A PTY-backed PostgreSQL console running in the browser using reverse WebSockets, Redis Streams, and xterm.js — designed around centralized control-plane constraints and production failure modes.
We needed a real PostgreSQL terminal inside the browser.
Not a SQL editor.
Not a query API.
A real psql session with full terminal semantics.
That requirement immediately forced several architectural constraints:
- a real PTY
- a long-lived stateful process
- bidirectional streaming
- terminal resize handling
- signal forwarding (
Ctrl+C) - native
psqlbehavior
And then the infrastructure constraints made things significantly more interesting:
- agents live in internal networks
- all traffic must go through the Control Plane
- xterm.js only supports WebSocket transport
- we could not emulate
psql
At that point, this stopped being a “web feature”.

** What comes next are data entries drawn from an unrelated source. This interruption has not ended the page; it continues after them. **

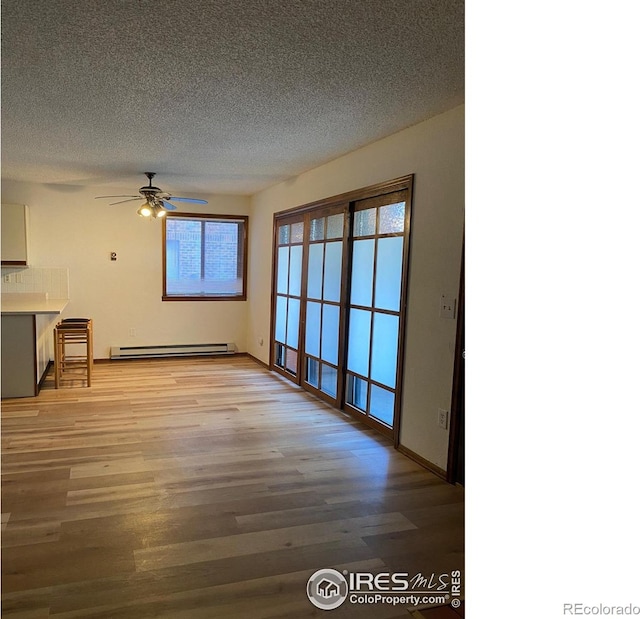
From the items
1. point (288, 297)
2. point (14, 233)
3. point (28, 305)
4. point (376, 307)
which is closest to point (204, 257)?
point (288, 297)

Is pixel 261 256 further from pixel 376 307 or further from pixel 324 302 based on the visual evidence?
pixel 376 307

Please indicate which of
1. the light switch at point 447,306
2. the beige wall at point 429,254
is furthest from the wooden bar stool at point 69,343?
the light switch at point 447,306

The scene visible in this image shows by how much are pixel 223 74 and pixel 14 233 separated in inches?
189

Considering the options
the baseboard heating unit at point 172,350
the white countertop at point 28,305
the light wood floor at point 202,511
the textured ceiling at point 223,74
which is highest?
the textured ceiling at point 223,74

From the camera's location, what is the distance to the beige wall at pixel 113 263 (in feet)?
22.2

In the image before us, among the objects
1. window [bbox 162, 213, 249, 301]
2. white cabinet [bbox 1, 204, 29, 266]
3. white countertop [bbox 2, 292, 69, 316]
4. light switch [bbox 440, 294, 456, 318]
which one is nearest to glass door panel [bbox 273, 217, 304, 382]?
window [bbox 162, 213, 249, 301]

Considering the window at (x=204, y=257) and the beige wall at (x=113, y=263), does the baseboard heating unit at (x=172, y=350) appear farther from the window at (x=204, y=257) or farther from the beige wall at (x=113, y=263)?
the window at (x=204, y=257)

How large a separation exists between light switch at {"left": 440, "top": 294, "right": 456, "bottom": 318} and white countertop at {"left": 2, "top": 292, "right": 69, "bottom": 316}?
384 centimetres

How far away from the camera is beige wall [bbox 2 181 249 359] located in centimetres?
676

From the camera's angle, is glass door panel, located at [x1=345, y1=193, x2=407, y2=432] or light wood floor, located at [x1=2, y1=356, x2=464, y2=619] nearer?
light wood floor, located at [x1=2, y1=356, x2=464, y2=619]

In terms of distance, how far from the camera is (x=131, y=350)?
24.0 ft

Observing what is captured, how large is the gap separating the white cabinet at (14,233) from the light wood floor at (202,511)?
229 cm

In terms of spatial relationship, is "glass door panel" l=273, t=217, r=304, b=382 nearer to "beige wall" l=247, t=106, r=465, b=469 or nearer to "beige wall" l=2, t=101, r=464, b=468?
"beige wall" l=2, t=101, r=464, b=468

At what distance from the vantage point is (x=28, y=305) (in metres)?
5.62
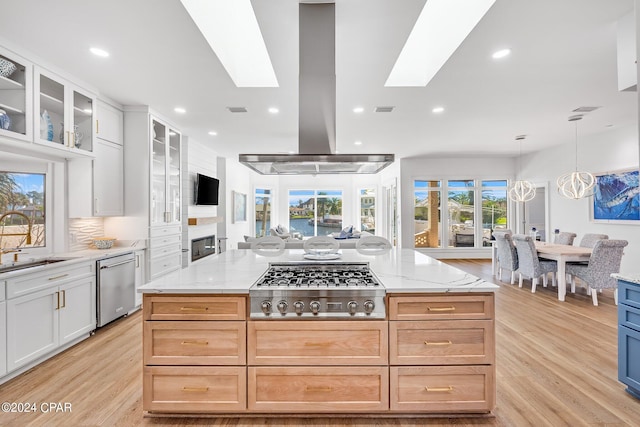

It became a distributed terminal runtime problem.
High-level architecture
This system only makes sense if you read it as a dataflow graph, not as isolated services.
Browser (xterm.js)
│
│ WebSocket (terminal I/O)
▼
Control Plane
│
│ session management + auth
▼
Redis Streams (output buffer)
│
│ coordination + async delivery
▼
Agent WebSocket channel
│
│ PTY stdin/stdout bridge
▼
PTY → real psql process
The critical architectural decision:
the browser never connects to the agent directly.
The Control Plane is the only public entrypoint in the entire system.
Everything flows through it.
Why the architecture looks “backwards”
The surprising part is that the agent initiates the terminal transport.
Not because NAT traversal was impossible.
But because the system was intentionally designed around a centralized Control Plane.
Agents sit in internal networks.
The browser has no direct visibility into them.
So instead of:
Browser → Agent
the architecture becomes:
Browser → Control Plane ← Agent
The Control Plane acts as:
- session coordinator
- auth boundary
- transport router
- lifecycle owner
Once that decision is made, reverse WebSockets become the natural transport model.
Session establishment
The session lifecycle happens in multiple stages.
Importantly:
the PTY process does not exist when the browser first connects
Only a logical session exists.
Step 1 — Browser creates a logical session
Browser
│
│ WebSocket connect
▼
Control Plane
├── creates session_id
├── registers browser handler
└── starts auth timeout
At this point:
- no PTY exists
- no psql exists
- no database connection exists
The Control Plane only knows:
“a browser wants a terminal session”
Step 2 — Control Plane signals the agent
The Control Plane sends a lightweight HTTP request:
POST /terminal?session_id=<uuid>
This is intentionally the only HTTP hop in the entire terminal lifecycle.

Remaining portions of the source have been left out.